= TASK OBJECTIVE =
Omit each picture as you copy the entries exactly.

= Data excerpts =
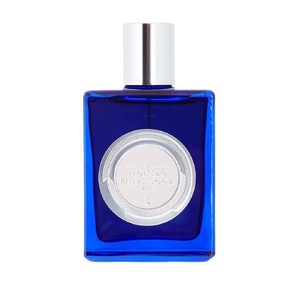 Venetian Belladonna - 50mL Full Size Bottle Fragrance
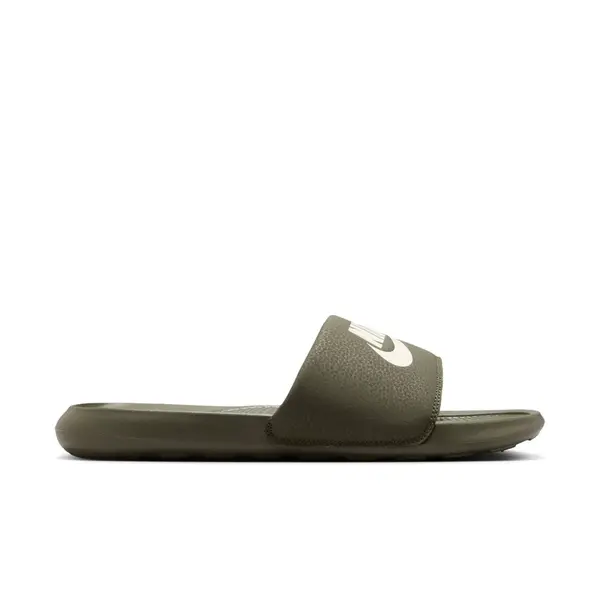Nike Victori One Mens Slides 45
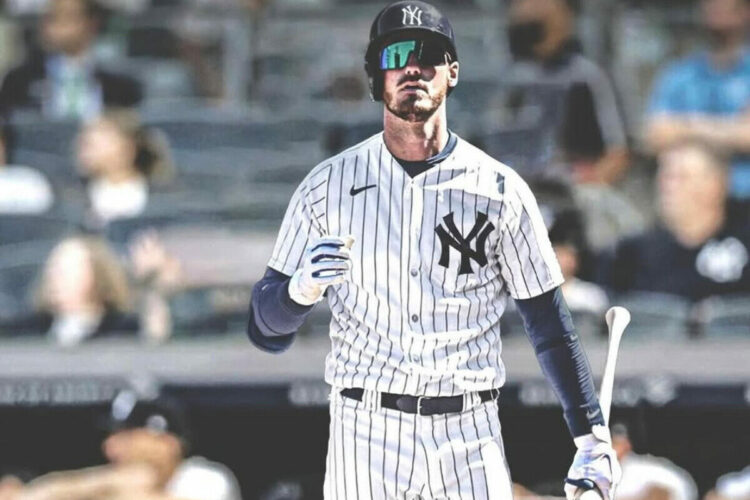 cody-bellinger-new-york-yankees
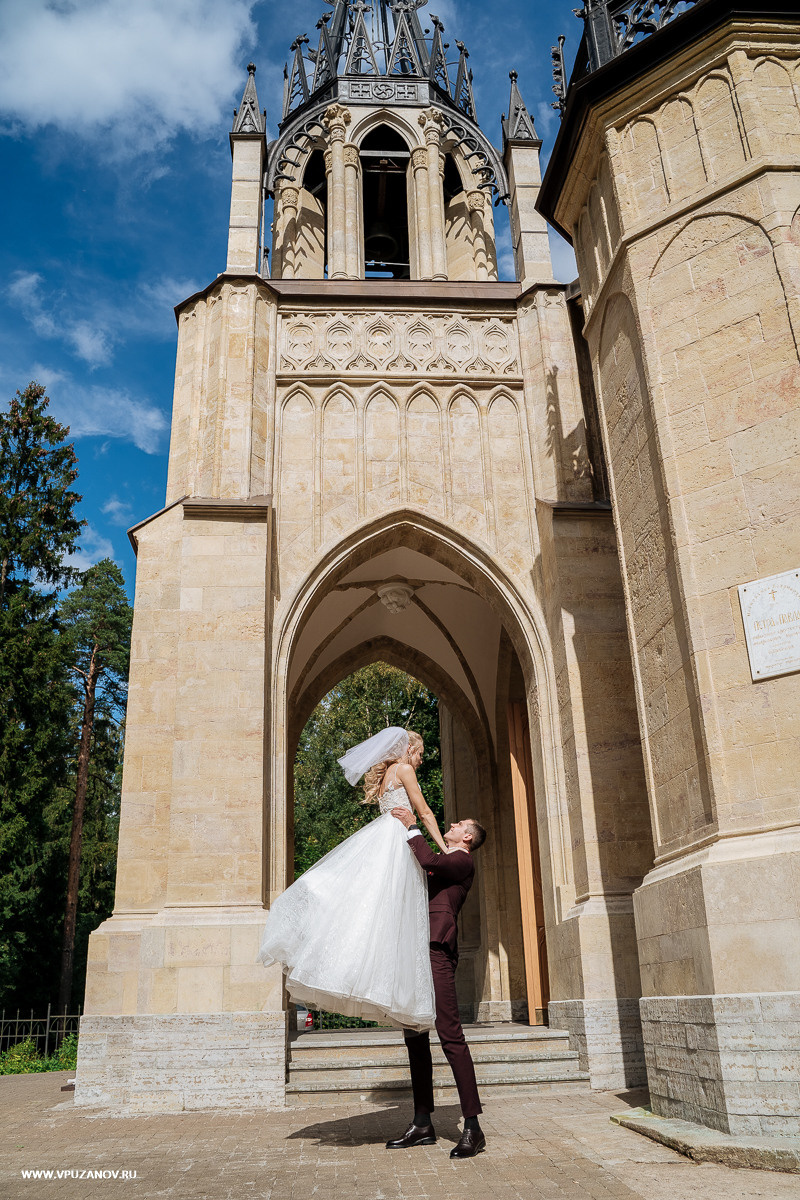 Свадебная фотосъемка, свадьба, свадебный фотограф, фотограф видеограф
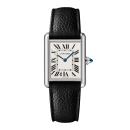 Cartier Tank Must (Ref: WSTA0109) - Bild 0
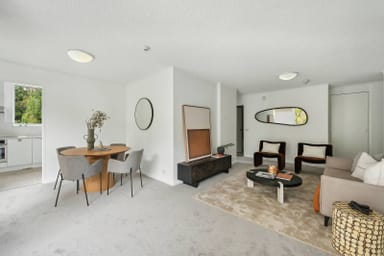 Property 2a/6 Bligh Place, Randwick NSW 2031 IMAGE 0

= PROBLEM SOLUTION =
 Venetian Belladonna - 50mL Full Size Bottle Fragrance
Nike Victori One Mens Slides 45
 cody-bellinger-new-york-yankees
 Свадебная фотосъемка, свадьба, свадебный фотограф, фотограф видеограф
 Cartier Tank Must (Ref: WSTA0109) - Bild 0
 Property 2a/6 Bligh Place, Randwick NSW 2031 IMAGE 0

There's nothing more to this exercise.